### RECORDS SUPPLIED

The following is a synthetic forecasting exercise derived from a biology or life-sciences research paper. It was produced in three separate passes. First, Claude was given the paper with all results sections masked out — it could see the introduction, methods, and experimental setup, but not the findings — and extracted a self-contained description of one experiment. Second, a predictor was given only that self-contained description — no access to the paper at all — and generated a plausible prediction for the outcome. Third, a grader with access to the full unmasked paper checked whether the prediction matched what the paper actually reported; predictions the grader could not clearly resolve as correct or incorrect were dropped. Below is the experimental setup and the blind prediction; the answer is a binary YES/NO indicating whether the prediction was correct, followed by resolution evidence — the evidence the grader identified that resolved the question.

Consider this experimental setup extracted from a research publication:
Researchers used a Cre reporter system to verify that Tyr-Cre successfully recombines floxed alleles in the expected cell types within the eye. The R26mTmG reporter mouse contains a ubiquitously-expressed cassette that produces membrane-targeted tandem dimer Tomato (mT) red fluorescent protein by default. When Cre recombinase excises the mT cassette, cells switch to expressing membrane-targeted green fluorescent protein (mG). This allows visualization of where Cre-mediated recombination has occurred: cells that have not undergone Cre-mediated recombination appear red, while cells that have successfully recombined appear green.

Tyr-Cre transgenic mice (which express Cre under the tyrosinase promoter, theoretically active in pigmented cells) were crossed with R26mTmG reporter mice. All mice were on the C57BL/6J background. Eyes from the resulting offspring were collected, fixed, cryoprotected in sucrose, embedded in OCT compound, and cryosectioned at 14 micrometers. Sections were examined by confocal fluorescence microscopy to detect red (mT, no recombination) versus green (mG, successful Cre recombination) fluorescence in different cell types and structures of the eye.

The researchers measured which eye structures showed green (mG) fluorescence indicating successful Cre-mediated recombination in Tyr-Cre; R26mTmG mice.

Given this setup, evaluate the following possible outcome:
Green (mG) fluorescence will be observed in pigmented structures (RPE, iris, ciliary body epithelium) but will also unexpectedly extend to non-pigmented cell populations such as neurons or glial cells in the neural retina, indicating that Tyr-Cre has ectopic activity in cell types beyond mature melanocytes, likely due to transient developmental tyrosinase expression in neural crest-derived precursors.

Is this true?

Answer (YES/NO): NO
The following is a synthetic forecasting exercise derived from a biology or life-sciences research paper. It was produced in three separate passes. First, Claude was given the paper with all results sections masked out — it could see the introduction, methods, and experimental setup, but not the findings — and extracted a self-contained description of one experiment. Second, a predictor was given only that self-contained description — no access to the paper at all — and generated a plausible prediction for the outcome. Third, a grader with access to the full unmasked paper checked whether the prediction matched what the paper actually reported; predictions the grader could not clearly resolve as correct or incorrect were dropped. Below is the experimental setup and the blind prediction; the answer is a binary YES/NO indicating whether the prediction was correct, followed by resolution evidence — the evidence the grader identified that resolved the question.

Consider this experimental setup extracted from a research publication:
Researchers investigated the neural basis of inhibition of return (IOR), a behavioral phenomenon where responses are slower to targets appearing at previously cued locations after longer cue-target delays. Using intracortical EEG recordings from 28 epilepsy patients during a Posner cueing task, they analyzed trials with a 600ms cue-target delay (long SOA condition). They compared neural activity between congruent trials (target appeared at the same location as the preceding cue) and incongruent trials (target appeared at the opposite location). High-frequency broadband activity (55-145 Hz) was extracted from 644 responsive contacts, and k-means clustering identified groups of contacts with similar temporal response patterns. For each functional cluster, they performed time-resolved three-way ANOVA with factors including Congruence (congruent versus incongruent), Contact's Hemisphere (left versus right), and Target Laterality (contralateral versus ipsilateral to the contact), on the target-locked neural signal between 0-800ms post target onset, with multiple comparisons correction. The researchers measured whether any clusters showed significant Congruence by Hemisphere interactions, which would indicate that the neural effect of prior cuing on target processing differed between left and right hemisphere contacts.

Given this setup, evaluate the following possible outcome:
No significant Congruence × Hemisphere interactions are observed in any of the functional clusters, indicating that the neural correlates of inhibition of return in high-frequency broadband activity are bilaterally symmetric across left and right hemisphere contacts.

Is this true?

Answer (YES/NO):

######

* [ACTIVITY]: Reproduce the data verbatim, line for line.

* [EXERCISE RESULT]:
The following is a synthetic forecasting exercise derived from a biology or life-sciences research paper. It was produced in three separate passes. First, Claude was given the paper with all results sections masked out — it could see the introduction, methods, and experimental setup, but not the findings — and extracted a self-contained description of one experiment. Second, a predictor was given only that self-contained description — no access to the paper at all — and generated a plausible prediction for the outcome. Third, a grader with access to the full unmasked paper checked whether the prediction matched what the paper actually reported; predictions the grader could not clearly resolve as correct or incorrect were dropped. Below is the experimental setup and the blind prediction; the answer is a binary YES/NO indicating whether the prediction was correct, followed by resolution evidence — the evidence the grader identified that resolved the question.

Consider this experimental setup extracted from a research publication:
Researchers used a Cre reporter system to verify that Tyr-Cre successfully recombines floxed alleles in the expected cell types within the eye. The R26mTmG reporter mouse contains a ubiquitously-expressed cassette that produces membrane-targeted tandem dimer Tomato (mT) red fluorescent protein by default. When Cre recombinase excises the mT cassette, cells switch to expressing membrane-targeted green fluorescent protein (mG). This allows visualization of where Cre-mediated recombination has occurred: cells that have not undergone Cre-mediated recombination appear red, while cells that have successfully recombined appear green.

Tyr-Cre transgenic mice (which express Cre under the tyrosinase promoter, theoretically active in pigmented cells) were crossed with R26mTmG reporter mice. All mice were on the C57BL/6J background. Eyes from the resulting offspring were collected, fixed, cryoprotected in sucrose, embedded in OCT compound, and cryosectioned at 14 micrometers. Sections were examined by confocal fluorescence microscopy to detect red (mT, no recombination) versus green (mG, successful Cre recombination) fluorescence in different cell types and structures of the eye.

The researchers measured which eye structures showed green (mG) fluorescence indicating successful Cre-mediated recombination in Tyr-Cre; R26mTmG mice.

Given this setup, evaluate the following possible outcome:
Green (mG) fluorescence will be observed in pigmented structures (RPE, iris, ciliary body epithelium) but will also unexpectedly extend to non-pigmented cell populations such as neurons or glial cells in the neural retina, indicating that Tyr-Cre has ectopic activity in cell types beyond mature melanocytes, likely due to transient developmental tyrosinase expression in neural crest-derived precursors.

Is this true?

Answer (YES/NO): NO
The following is a synthetic forecasting exercise derived from a biology or life-sciences research paper. It was produced in three separate passes. First, Claude was given the paper with all results sections masked out — it could see the introduction, methods, and experimental setup, but not the findings — and extracted a self-contained description of one experiment. Second, a predictor was given only that self-contained description — no access to the paper at all — and generated a plausible prediction for the outcome. Third, a grader with access to the full unmasked paper checked whether the prediction matched what the paper actually reported; predictions the grader could not clearly resolve as correct or incorrect were dropped. Below is the experimental setup and the blind prediction; the answer is a binary YES/NO indicating whether the prediction was correct, followed by resolution evidence — the evidence the grader identified that resolved the question.

Consider this experimental setup extracted from a research publication:
Researchers investigated the neural basis of inhibition of return (IOR), a behavioral phenomenon where responses are slower to targets appearing at previously cued locations after longer cue-target delays. Using intracortical EEG recordings from 28 epilepsy patients during a Posner cueing task, they analyzed trials with a 600ms cue-target delay (long SOA condition). They compared neural activity between congruent trials (target appeared at the same location as the preceding cue) and incongruent trials (target appeared at the opposite location). High-frequency broadband activity (55-145 Hz) was extracted from 644 responsive contacts, and k-means clustering identified groups of contacts with similar temporal response patterns. For each functional cluster, they performed time-resolved three-way ANOVA with factors including Congruence (congruent versus incongruent), Contact's Hemisphere (left versus right), and Target Laterality (contralateral versus ipsilateral to the contact), on the target-locked neural signal between 0-800ms post target onset, with multiple comparisons correction. The researchers measured whether any clusters showed significant Congruence by Hemisphere interactions, which would indicate that the neural effect of prior cuing on target processing differed between left and right hemisphere contacts.

Given this setup, evaluate the following possible outcome:
No significant Congruence × Hemisphere interactions are observed in any of the functional clusters, indicating that the neural correlates of inhibition of return in high-frequency broadband activity are bilaterally symmetric across left and right hemisphere contacts.

Is this true?

Answer (YES/NO):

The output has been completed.